Pour autant, « si la législation actuelle précise ce que l’on peut dire et ne pas dire quand on interagit avec un patient consommateur et qu’elle permet de sanctionner celui qui fait un faux-pas, il y a tout un pan, notamment concernant les contraintes et les réglementations additionnelles avec les recommandations très précises de l’ANSM pour les dispositifs médicaux, qui n’est pas mentionné dans la loi, alerte Morgane Morey. Qu’il soit professionnel de santé ou non, un influenceur en santé ne peut pas le savoir. Ces dispositions s’appliquent à des laboratoires ou à des entreprises qui ont des personnes dédiées aux affaires juridiques et réglementaires et qui travaillent sur tous ces sujets ».

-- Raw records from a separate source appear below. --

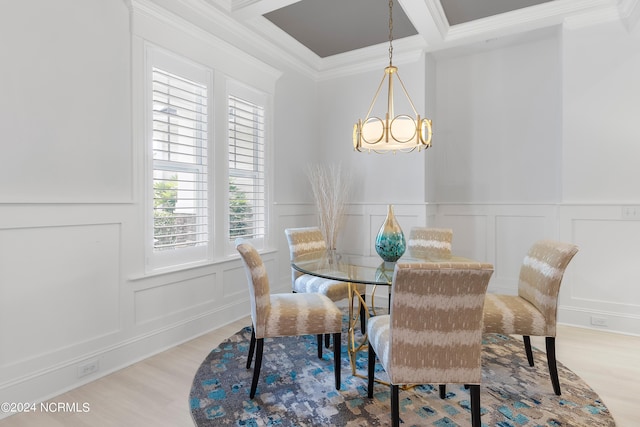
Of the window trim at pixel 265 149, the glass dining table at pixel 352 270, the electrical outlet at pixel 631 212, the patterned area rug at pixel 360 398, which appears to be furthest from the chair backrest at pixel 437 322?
the electrical outlet at pixel 631 212

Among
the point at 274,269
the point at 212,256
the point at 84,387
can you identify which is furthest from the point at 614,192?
the point at 84,387

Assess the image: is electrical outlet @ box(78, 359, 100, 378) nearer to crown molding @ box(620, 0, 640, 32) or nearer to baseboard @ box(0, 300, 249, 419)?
baseboard @ box(0, 300, 249, 419)

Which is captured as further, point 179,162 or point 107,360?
point 179,162

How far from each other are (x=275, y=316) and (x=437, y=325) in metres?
0.98

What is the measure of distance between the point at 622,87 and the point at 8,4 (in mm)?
4631

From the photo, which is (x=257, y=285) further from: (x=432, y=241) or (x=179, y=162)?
(x=432, y=241)

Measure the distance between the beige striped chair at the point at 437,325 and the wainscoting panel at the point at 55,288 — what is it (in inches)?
78.0

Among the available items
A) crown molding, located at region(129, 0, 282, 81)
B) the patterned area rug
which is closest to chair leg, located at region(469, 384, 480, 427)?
the patterned area rug

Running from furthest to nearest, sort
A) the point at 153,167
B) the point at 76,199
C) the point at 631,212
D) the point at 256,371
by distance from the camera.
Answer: the point at 631,212 < the point at 153,167 < the point at 76,199 < the point at 256,371

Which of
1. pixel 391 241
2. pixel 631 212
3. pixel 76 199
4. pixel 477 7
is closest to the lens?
pixel 76 199

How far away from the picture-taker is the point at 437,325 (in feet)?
5.11

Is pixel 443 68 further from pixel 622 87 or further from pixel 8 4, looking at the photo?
pixel 8 4

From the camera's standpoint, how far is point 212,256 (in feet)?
10.7

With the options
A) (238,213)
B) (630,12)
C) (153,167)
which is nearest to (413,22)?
(630,12)
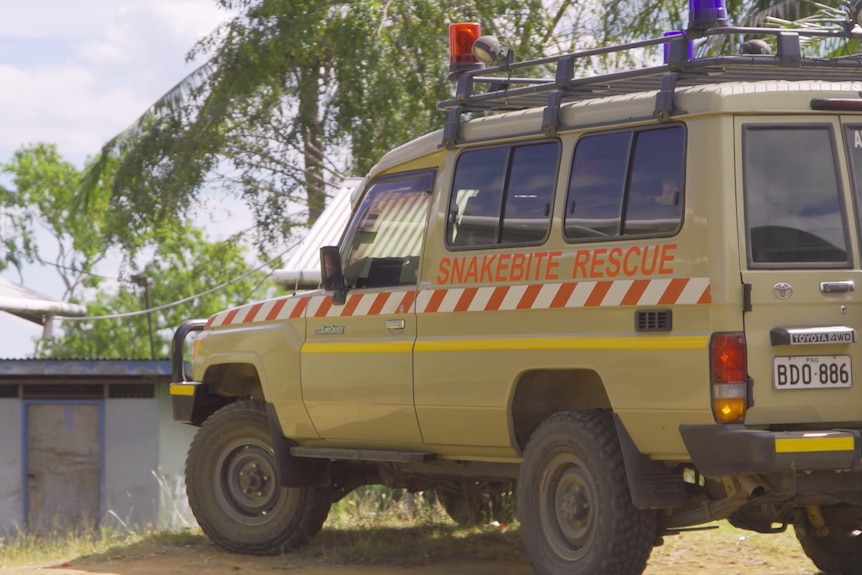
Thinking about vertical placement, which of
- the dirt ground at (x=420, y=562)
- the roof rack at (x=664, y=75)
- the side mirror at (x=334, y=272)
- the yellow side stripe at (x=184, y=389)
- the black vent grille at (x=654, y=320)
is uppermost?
the roof rack at (x=664, y=75)

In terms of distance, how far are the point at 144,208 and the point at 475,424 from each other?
15337mm

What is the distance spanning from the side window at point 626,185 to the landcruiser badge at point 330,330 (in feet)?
5.80

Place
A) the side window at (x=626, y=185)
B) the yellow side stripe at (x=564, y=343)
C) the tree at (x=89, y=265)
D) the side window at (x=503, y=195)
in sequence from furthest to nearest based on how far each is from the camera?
the tree at (x=89, y=265) → the side window at (x=503, y=195) → the side window at (x=626, y=185) → the yellow side stripe at (x=564, y=343)

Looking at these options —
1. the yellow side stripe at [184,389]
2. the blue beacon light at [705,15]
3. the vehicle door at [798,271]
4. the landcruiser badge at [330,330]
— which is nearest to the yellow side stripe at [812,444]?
the vehicle door at [798,271]

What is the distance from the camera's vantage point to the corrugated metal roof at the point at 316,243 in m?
15.0

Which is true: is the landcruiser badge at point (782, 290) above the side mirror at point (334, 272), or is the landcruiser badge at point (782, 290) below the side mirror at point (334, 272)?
below

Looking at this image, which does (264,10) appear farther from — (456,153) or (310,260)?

De la nécessité de former les influenceurs en santé

Une simple lecture de la loi ne suffit donc pas, il faut donner aux influenceurs et aux communicants en santé les bons réflexes et les bonnes clés. Et de fait, de plus en plus de formations émergent dans le domaine. « Nous dispensons des formations pour permettre aux influenceurs de construire des messages conformes à la réglementation lorsqu’ils communiquent sur des produits de santé ou des assimilés tels que les cosmétiques et les compléments alimentaires », illustre ainsi Morgane Morey.

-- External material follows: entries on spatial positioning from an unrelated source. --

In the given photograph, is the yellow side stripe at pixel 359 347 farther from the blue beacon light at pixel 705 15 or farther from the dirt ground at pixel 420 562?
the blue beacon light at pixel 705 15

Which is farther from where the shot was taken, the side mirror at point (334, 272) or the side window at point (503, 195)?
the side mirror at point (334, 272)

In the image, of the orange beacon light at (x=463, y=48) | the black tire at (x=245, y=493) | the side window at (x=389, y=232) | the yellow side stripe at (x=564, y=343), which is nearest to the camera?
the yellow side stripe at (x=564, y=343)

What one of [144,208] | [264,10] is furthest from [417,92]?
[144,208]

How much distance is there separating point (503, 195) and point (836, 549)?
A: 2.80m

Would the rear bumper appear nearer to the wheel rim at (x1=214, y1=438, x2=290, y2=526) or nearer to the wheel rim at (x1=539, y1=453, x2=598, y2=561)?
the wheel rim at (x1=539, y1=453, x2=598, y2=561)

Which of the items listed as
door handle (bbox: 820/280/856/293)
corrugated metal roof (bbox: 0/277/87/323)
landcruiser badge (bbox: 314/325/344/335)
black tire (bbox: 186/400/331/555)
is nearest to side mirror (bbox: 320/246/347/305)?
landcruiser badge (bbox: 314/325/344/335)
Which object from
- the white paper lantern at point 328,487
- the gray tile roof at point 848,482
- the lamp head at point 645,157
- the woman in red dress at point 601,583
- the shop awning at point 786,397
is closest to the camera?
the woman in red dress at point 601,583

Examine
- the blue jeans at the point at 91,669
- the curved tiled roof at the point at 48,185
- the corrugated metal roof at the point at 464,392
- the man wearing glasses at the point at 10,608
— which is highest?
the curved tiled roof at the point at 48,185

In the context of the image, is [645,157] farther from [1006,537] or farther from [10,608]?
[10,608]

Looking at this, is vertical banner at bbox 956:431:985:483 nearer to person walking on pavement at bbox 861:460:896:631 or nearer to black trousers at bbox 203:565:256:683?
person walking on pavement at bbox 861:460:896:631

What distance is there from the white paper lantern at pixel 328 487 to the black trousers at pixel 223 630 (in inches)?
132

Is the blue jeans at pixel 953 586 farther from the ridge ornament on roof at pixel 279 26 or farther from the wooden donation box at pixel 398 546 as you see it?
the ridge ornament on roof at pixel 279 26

Autre exemple à l’Istec Business School où « nous sommes partis du constat qu’il suffisait d’un smartphone et d’une connexion pour produire des contenus en santé avec toutes les dérives que cela engendre, explique Jihane Chaari, Docteur DBA en sciences de gestion et directrice de la chaire santé Istec business School. C’est à la fois une excellente nouvelle, car les experts peuvent diffuser largement de la connaissance… et une mauvaise, puisqu’il n’y a pas besoin d’être expert pour diffuser des contenus de santé. Conséquence : une explosion de fake news et de désinformation avec des conséquences, parfois graves, sur les comportements de santé et sur les organisations de santé. »

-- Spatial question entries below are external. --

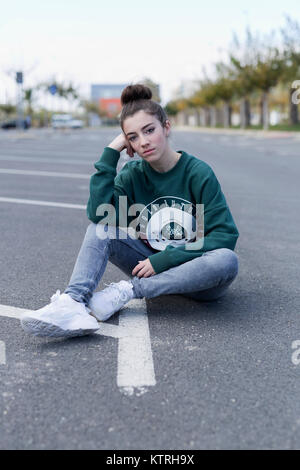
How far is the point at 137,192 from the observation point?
327cm

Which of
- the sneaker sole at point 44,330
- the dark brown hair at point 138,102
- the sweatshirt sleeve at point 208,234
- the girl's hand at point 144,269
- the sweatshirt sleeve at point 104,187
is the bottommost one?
the sneaker sole at point 44,330

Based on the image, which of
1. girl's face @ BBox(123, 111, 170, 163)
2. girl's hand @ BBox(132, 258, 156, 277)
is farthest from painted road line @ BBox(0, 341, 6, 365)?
girl's face @ BBox(123, 111, 170, 163)

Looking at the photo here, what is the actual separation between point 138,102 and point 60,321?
1211mm

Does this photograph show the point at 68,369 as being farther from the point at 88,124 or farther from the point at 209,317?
the point at 88,124

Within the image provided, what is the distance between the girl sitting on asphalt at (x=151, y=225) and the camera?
2.99 meters

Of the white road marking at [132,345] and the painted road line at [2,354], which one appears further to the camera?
the painted road line at [2,354]

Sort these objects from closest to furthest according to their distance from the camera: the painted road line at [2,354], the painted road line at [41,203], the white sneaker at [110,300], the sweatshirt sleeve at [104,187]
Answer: the painted road line at [2,354] → the white sneaker at [110,300] → the sweatshirt sleeve at [104,187] → the painted road line at [41,203]

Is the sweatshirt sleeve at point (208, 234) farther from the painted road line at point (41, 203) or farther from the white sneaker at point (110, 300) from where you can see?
the painted road line at point (41, 203)

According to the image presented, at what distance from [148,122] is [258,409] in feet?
5.22

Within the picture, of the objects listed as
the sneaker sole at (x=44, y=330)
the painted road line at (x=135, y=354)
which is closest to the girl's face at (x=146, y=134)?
the painted road line at (x=135, y=354)

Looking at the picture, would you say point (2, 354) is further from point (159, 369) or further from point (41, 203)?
point (41, 203)

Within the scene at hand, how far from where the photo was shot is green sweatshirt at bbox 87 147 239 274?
120 inches

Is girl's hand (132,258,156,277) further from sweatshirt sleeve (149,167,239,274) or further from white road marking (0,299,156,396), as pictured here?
white road marking (0,299,156,396)

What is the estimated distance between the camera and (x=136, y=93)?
3.09 metres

Pour répondre à ces problématiques, accentuées par le boom de l’AI, « il est essentiel d’adopter une démarche globale, poursuit Jihane Chaari. Nous avons donc développé un programme de savoirs et de compétences fondé sur une approche systémique et pluridisciplinaire, pour aiguiser le sens critique et le discernement des managers en santé de demain ». L’objectif ? Leur donner les outils pour agir dans une organisation de santé aux multiples domaines : marketing, pharmaceutique, hospitalier… Côté chaire de santé, « le but est d’outiller les professionnels de santé qui peuvent être désemparés face à ces enjeux et à cette nouvelle manière de communiquer, continue Jihane Chaari. Ce n’est plus une option, c’est devenu une nécessité. »

Camille Grelle
Pi+

1/ « Les personnes physiques ou morales qui, à titre onéreux, mobilisent leur notoriété auprès de leur audience pour communiquer au public, par voie électronique, des contenus visant à faire la promotion, directement ou indirectement, de biens, de services ou d'une cause quelconque exercent l'activité d'influence commerciale par voie électronique. » (Article 1)
2/ Arrêté du 6 janvier 1962 fixant liste des actes médicaux ne pouvant être pratiqués que par des médecins ou pouvant être pratiqués également par des auxiliaires médicaux ou par des directeurs de laboratoires d'analyses médicales non-médecins
3/ Art. L. 4161-1 du Code de la santé publique.